Tanzanian Americans

Total population
- 2,921 (ancestry and ethnic origin. 2000 US Census) Estimated 40,420 (Only born in Tanzania and emigrated to the United States, 2023 US Census)

Regions with significant populations
- Chicago metropolitan area, Milwaukee metropolitan area, New York, Massachusetts, Pennsylvania, Delaware, Maryland, Virginia, North Carolina, Kentucky, Georgia, Florida, Minnesota, Missouri, Iowa, Kansas, Alabama, Mississippi, Louisiana, Oklahoma, Texas, Washington, Oregon, Colorado, Utah and California;

Languages
- American English; Swahili;

Religion
- Christianity; Islam;

= Tanzanian Americans =

Americans of Tanzanian birth or descent

Tanzanian Americans are Americans of Tanzanian descent. In the 2000 US Census, 2,921 people reported Tanzanian ancestry. To this figure must be added several groups, each numbering fewer than 300 people, who hailed from "Tanganyika" and "Zanzibar Islanders" descend. In 2023 were registered 40,420 Tanzanians living in United States (this figure excludes Americans descended from Tanzanians).

A drought in Tanzania during the early 1980s caused a worsening of economic conditions in the country and motivated some people to emigrate, arriving in the United States in appreciable numbers beginning in 1986 with the arrival of 370 Tanzanians.

== Demographics ==
Based on 2009-2011 data, 20,837 Tanzanians lived in the United States in these years. At this time, an estimated 15.2 percent (range of estimate: 11.5 to 18.9 percent) of Tanzanian Americans were 17 or younger. Their estimated median age was 37.8 (range of estimate: 35.8 to 39.8 years of age). Approximately 47.9 percent (range of estimate: 41.4 to 54.4 percent) of them had a least a bachelor's degree. An estimated 2.2 percent (range of estimate: 1.1 to 3.3 percent) of them were living outside the U. S. one year before. Of those born outside the U. S., an estimated 40.8 percent had become U. S. citizens.

> [DATASET EXTRACT]
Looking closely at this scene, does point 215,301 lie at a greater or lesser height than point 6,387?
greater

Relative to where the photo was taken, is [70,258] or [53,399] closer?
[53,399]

> [DIRECTIVES]
[1] Answer these questions using the article on Tanzanian Americans:
(a) How many people reported Tanzanian ancestry in the 2000 US Census?
(b) In what year did Tanzanians begin arriving in the United States in appreciable numbers, and how many arrived that year?
(c) What was the estimated median age of Tanzanian Americans based on 2009-2011 data?
[2] Continue the article on Tanzanian Americans from the point where it ends.
The listing comes from a separate source unrelated to the article on Tanzanian Americans.

> [RESULTS OF THE EXERCISE]
[1]
(a) 2,921 people.
(b) 1986, with the arrival of 370 Tanzanians.
(c) 37.8 years.

[2]
Of all Tanzanian Americans born outside the U. S., an estimated 47.0 percent (range of estimate: 41.8 to 52.2 percent) entered the country after 1999. Their estimated median household income was USD 67,327 (range of estimate: USD 59,861 to 74,793).

Although Tanzania belonged to United Kingdom, only the 16% of the Tanzanian population in United States had english as their native language, while 84.0% of the population had other languages as their native languages.

===Tanzanian Americans in Chicago===

Most Tanzanians who have arrived since 1986 have chosen to settle in Chicago. Many of them are students and professionals who came to the city to pursue an advanced degree or work for an employer that sponsored their entry into the United States. Some of the Tanzanians have returned to their home country a few years after arriving in the U. S.

===Tanzanian Americans elsewhere in the United States===

Tanzanian American associations in the United States include the Tanzanian American Association (Inc.) in Massachusetts and the Tanzania Association Of Wichita, Kansas.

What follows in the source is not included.